■ Work instruction
Search the records for the string "reach", and show each line where it appears.

Transcribed page contents:
● ● ● ● ●

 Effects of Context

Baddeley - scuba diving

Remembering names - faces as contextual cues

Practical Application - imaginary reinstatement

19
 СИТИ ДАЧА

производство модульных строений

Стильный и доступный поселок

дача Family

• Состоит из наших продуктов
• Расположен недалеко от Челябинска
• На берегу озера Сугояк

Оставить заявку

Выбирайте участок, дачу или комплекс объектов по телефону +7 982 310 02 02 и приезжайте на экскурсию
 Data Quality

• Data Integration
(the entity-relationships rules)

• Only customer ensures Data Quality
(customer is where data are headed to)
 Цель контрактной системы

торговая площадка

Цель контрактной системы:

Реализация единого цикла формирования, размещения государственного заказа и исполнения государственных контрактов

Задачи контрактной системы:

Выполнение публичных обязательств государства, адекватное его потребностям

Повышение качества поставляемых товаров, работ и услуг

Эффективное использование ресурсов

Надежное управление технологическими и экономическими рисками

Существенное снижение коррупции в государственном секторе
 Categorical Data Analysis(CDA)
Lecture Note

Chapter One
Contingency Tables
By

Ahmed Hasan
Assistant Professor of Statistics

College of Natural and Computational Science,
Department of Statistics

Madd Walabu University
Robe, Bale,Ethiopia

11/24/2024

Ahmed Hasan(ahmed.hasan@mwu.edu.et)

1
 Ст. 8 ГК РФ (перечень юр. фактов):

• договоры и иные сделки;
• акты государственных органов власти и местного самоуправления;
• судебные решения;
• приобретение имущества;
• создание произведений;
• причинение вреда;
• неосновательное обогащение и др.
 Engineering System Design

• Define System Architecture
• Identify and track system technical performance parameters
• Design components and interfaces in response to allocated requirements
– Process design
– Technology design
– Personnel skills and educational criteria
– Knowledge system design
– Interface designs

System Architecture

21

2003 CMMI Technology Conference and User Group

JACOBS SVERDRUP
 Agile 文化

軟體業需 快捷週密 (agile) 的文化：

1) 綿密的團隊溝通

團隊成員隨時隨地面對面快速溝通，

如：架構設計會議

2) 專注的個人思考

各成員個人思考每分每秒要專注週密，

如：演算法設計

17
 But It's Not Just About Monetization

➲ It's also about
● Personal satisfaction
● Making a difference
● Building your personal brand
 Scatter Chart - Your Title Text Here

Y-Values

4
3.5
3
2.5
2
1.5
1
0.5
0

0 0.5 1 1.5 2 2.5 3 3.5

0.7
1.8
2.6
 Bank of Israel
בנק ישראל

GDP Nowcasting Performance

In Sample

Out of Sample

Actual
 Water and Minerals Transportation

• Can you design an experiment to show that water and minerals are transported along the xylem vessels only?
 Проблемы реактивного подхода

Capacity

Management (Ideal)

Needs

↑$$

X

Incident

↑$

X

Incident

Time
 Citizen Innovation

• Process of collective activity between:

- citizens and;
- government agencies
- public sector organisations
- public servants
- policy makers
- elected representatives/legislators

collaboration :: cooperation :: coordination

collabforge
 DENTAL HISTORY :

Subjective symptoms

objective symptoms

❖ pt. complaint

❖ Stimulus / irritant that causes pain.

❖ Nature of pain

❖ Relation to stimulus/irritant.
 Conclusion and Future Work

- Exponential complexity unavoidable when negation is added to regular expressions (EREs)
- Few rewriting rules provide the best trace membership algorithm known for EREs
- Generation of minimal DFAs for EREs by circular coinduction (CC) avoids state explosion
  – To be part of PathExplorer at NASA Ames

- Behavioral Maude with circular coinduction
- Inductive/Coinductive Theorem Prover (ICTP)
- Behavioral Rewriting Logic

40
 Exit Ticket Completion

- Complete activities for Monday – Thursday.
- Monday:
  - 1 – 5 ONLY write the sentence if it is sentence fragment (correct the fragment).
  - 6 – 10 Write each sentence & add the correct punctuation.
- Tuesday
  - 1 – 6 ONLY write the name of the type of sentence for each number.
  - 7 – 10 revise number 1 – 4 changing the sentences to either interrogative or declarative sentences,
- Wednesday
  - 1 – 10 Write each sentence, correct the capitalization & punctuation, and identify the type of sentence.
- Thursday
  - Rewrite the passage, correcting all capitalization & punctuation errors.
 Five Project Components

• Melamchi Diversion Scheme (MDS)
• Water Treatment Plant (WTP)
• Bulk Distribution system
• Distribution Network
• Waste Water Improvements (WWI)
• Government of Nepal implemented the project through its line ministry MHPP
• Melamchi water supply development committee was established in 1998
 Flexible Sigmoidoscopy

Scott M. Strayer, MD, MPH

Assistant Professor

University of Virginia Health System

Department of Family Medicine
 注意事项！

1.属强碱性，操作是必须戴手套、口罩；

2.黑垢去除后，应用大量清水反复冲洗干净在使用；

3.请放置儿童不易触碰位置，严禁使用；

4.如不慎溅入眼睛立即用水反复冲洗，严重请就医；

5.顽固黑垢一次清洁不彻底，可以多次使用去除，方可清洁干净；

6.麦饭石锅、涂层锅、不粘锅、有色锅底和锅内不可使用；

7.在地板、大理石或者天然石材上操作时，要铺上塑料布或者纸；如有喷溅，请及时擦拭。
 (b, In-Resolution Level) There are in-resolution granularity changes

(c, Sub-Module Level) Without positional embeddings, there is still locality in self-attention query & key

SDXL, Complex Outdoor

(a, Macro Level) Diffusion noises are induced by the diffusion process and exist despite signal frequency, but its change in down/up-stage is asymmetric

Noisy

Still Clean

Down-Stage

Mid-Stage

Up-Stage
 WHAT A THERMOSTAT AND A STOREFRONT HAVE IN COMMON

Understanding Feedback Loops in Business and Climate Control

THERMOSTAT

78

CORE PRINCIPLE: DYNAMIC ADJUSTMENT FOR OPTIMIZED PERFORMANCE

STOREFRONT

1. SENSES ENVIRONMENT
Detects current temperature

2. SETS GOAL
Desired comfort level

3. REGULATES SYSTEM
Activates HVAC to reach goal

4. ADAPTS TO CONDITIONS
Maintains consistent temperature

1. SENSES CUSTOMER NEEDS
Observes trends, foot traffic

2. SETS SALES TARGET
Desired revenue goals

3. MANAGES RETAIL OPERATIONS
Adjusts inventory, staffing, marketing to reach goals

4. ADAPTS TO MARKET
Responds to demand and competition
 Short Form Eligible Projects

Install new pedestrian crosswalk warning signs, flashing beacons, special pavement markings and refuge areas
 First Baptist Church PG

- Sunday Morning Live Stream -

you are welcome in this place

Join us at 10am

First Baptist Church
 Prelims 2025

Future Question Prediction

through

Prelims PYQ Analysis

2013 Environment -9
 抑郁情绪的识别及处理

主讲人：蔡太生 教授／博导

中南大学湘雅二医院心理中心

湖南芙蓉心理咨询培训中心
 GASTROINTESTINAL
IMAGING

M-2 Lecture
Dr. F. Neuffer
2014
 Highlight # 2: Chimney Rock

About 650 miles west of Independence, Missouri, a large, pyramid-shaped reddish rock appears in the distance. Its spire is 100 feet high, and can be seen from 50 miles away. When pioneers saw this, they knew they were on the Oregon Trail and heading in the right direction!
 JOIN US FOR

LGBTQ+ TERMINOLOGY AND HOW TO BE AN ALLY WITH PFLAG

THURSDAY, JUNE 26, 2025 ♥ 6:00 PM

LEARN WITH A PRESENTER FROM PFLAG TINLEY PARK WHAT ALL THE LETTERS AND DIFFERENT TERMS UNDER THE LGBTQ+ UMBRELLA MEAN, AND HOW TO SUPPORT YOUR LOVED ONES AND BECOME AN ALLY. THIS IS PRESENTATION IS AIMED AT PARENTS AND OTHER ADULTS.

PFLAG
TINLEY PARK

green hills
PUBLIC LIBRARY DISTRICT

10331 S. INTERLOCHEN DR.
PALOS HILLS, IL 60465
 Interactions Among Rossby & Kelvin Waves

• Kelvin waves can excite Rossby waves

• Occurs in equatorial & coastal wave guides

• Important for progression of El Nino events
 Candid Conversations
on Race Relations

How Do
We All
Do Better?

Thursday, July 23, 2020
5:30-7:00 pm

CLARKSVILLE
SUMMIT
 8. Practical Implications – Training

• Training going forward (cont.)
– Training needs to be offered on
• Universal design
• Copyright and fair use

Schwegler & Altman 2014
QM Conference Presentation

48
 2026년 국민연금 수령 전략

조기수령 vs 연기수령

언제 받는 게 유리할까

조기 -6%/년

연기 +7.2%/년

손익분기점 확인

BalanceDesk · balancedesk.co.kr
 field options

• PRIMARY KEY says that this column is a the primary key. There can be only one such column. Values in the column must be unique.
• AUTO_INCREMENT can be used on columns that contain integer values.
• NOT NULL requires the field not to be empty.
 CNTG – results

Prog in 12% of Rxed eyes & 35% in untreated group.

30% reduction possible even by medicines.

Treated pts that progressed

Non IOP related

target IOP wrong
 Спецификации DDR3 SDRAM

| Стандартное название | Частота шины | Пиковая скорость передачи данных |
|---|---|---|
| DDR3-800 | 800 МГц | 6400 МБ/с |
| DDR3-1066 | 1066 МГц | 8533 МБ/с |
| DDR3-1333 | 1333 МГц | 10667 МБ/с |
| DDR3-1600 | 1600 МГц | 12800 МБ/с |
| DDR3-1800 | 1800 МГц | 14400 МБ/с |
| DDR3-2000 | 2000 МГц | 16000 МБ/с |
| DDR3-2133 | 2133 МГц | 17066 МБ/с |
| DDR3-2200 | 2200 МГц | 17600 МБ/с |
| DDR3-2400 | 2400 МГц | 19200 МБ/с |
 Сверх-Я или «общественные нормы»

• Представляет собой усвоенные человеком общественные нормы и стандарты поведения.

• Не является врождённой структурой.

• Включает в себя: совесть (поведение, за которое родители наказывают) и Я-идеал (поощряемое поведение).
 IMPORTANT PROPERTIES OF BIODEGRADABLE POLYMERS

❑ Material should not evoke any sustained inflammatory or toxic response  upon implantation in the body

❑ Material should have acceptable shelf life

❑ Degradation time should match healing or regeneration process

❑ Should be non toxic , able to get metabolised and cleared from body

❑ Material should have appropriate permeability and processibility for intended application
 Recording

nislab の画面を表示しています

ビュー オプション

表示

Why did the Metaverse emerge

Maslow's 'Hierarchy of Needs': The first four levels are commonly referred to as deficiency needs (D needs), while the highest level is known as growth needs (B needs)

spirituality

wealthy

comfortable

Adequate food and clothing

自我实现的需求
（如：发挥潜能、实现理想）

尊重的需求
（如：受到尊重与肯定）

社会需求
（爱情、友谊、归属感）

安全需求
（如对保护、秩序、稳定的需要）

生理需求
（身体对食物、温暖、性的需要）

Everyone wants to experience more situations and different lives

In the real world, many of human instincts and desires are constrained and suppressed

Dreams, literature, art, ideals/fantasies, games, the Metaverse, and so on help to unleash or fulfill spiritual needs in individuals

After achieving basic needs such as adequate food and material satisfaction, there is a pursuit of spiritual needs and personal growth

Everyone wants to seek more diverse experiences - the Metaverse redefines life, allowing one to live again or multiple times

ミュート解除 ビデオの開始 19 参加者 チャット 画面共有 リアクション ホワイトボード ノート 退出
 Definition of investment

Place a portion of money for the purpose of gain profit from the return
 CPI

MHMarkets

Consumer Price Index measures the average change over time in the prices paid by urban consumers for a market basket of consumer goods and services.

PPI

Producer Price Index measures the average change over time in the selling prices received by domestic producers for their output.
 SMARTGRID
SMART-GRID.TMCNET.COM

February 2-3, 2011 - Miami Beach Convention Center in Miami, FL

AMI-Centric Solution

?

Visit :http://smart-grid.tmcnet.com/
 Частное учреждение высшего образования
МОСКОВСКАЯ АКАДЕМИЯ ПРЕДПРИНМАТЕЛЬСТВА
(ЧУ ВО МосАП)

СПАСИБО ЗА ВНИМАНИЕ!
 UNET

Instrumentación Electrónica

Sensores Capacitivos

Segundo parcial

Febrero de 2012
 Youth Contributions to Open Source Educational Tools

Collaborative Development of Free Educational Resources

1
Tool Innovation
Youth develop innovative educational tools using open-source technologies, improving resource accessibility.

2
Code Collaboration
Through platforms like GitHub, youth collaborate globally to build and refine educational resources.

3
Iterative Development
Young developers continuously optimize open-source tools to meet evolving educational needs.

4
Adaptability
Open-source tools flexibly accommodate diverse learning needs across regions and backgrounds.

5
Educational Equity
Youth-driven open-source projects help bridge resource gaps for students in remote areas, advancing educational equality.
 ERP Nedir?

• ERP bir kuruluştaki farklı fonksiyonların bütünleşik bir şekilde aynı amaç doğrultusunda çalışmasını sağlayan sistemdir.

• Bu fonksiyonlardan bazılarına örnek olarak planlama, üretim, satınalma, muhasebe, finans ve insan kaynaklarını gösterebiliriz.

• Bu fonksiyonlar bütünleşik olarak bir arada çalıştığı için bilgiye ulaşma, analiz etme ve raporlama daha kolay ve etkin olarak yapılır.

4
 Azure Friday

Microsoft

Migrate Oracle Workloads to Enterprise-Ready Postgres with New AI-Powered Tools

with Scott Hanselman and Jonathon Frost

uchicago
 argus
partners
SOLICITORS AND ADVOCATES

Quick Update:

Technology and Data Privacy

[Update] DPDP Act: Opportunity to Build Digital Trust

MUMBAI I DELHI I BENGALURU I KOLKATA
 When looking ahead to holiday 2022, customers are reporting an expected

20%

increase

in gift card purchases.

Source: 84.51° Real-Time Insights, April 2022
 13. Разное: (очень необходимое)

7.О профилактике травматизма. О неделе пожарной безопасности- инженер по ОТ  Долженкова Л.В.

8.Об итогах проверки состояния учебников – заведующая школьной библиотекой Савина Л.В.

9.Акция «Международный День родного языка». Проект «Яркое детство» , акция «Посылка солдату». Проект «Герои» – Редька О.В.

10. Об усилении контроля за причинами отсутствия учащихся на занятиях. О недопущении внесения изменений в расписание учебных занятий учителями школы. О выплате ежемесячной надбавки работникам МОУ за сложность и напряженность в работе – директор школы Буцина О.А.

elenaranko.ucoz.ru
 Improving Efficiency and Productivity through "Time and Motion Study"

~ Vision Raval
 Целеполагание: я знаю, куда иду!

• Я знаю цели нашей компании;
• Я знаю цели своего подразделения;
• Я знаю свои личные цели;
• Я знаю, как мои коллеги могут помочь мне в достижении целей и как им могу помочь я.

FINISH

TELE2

● ● ● ● ●

■ Answer space
Activates HVAC to reach goal
Adjusts inventory, staffing, marketing to reach goals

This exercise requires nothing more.